Your goal:
Answer these questions from the article on Hong Kong stuntmen:
1. At which university did Robin Shou earn his engineering degree?
2. During which decades did the Shaw Brothers studio dominate the Hong Kong movie business?
3. Under what pay and insurance conditions do Hong Kong stuntmen usually work?

By Brian Thomas
We’ve all had the usual doses of pain growing up. In junior high, you jumped off the end of the bleachers, intending to impress your friends by sticking a perfect landing. Instead, you had to stifle a scream as you felt a stinging shock up your ankles, shins, and knees. You slid into third base, skinning your elbows and bumping your chins. You bruised your eye and cheek in some sort of sparring match. You mishandled a knife and sliced open your thumb. Now, imagine this happening to you all in one day. Add in assorted aches and sprains, and you’re just starting to get an idea of what it’s like to be a Hong Kong stuntman.
From various behind-the-scenes programs, we’re all familiar with the kind of stunt and fight choreography engaged in by the average Hollywood stuntman—the usual jumps, chases, blocks, and punches are run through with little variation and plenty of attention to safety precautions. Not so in Hong Kong.
Since the 1960s, Hong Kong action movies have presented a highly energized and widely diverse type of martial arts action entertainment. To accomplish this, the filmmakers need a seemingly endless supply of men and women willing to take a punch, kick, or fall, and still be ready to do a complicated acrobatic maneuver for the next set-up. An American would expect to perform such stunts at a high rate of pay—and with a hefty insurance policy in their back pocket—but Hong Kong stuntmen usually do their jobs for low pay and without insurance coverage.
This is the world captured by Robin Shou in his documentary feature Red Trousers: The Life of the Hong Kong Stuntmen. After earning an engineering degree at California State University and winning medals in wushu competitions, Robin Shou Wan-bo made a name for himself as a top stuntman and choreographer in Hong Kong films of the late 1980s. Eventually, his abilities and good looks earned him bigger acting roles. He achieved international recognition for starring in and choreographing fights for the Mortal Kombat movies. Although he’s a star on both sides of the Pacific, Shou maintains close friendships with Hong Kong stunt teams and decided to make his own feature to tell the world their fascinating story.
Red Trousers covers its subject from all angles, jumping from one facet to another. Some old-timers are interviewed about when the Shaw Brothers studio dominated the Hong Kong movie business in the 1960s through the ‘70s. While contract players of Hollywood’s Golden Age complained of studio controls on their careers, contacts for every Shaw employee called for them to live on the Shaw lot. Everyone from stars to gaffers ate and slept in dormitories near the set. Working for independent productions offered more freedom, but the stuntmen often had a tougher life.

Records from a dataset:
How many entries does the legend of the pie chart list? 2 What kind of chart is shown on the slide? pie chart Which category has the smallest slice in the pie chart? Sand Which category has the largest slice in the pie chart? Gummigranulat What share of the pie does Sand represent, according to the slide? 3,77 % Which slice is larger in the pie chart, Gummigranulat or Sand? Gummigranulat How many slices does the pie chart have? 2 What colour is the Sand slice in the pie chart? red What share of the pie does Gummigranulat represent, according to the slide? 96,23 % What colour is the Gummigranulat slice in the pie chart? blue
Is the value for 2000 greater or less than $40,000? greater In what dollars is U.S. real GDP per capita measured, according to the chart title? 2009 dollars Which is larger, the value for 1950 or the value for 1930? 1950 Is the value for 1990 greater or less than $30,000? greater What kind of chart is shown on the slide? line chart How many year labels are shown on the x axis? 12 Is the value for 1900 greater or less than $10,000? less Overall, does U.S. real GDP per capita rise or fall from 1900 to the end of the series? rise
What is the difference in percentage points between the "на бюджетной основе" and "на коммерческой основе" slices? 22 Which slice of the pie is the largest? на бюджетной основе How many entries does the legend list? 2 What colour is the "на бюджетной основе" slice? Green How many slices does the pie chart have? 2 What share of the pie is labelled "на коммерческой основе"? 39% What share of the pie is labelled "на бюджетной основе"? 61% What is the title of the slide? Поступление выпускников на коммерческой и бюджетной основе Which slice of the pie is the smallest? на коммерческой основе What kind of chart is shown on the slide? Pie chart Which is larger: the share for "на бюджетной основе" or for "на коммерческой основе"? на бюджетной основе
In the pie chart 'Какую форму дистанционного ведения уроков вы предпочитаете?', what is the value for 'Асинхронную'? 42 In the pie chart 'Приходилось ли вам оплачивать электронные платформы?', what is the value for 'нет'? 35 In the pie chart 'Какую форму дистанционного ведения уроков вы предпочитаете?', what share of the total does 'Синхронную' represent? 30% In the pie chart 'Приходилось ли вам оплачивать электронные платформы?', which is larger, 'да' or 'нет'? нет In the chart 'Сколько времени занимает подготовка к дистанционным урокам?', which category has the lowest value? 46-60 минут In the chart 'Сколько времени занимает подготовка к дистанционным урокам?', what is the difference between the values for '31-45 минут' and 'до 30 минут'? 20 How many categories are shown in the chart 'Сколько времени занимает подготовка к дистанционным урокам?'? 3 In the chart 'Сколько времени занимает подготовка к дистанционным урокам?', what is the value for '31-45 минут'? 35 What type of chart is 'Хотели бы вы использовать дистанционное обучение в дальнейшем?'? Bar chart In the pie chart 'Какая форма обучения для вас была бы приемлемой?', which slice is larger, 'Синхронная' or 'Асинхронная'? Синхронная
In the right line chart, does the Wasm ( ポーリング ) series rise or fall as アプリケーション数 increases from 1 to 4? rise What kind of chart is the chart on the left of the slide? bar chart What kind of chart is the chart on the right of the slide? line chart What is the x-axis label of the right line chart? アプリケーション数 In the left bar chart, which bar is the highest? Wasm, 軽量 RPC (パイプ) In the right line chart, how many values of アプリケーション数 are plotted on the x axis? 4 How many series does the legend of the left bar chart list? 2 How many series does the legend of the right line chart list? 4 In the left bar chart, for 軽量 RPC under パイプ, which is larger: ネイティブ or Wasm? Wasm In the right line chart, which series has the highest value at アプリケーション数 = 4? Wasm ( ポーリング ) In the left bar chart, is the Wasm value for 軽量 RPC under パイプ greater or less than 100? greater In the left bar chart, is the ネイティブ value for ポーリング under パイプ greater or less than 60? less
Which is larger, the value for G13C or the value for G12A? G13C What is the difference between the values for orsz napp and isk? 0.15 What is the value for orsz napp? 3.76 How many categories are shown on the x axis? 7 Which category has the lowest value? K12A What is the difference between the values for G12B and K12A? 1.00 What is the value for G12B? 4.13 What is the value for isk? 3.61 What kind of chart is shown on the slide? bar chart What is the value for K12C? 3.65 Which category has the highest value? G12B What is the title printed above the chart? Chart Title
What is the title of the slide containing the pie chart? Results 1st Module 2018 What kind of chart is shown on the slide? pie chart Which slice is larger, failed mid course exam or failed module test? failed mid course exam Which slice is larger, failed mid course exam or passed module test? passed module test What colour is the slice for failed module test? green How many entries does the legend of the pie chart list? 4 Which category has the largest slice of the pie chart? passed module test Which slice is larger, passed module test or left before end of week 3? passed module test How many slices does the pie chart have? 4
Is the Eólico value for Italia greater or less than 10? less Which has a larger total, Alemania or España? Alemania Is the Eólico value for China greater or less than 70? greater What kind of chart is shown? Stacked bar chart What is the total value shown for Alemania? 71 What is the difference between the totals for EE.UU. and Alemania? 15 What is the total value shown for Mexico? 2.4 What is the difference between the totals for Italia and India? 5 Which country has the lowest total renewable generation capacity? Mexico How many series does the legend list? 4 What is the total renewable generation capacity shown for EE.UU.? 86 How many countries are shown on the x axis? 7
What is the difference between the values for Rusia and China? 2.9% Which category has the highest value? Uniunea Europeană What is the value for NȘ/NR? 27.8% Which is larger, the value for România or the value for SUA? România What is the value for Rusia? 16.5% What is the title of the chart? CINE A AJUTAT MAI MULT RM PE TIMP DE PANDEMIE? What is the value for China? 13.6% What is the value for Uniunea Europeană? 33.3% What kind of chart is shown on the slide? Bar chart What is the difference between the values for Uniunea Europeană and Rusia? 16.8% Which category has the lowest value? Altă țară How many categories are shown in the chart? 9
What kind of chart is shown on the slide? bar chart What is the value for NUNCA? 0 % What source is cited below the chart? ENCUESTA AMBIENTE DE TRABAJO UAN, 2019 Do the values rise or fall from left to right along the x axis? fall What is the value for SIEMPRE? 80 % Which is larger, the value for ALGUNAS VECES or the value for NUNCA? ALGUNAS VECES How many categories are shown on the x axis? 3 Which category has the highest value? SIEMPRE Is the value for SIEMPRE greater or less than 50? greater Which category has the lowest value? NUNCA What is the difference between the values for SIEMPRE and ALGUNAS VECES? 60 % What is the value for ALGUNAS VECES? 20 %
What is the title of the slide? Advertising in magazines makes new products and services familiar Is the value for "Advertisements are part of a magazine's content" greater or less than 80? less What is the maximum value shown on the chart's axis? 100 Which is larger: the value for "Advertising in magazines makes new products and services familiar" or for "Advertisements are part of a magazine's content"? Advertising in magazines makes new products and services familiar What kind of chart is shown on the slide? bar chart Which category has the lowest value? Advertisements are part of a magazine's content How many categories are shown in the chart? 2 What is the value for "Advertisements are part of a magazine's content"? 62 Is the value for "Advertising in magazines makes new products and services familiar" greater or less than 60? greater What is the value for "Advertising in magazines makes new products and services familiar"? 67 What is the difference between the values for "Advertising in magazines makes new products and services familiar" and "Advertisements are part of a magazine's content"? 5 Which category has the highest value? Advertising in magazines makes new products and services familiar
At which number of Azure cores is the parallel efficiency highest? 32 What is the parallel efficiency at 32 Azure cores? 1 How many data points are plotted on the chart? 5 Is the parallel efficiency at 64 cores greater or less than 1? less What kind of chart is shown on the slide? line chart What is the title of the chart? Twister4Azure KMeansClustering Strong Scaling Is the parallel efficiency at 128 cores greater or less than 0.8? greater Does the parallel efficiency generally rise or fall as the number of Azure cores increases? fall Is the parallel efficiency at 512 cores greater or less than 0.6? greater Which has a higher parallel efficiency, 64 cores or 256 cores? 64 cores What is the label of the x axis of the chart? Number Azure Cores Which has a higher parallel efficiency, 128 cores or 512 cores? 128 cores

Solution to this task:
1. California State University.
2. The 1960s through the '70s.
3. They usually work for low pay and without insurance coverage.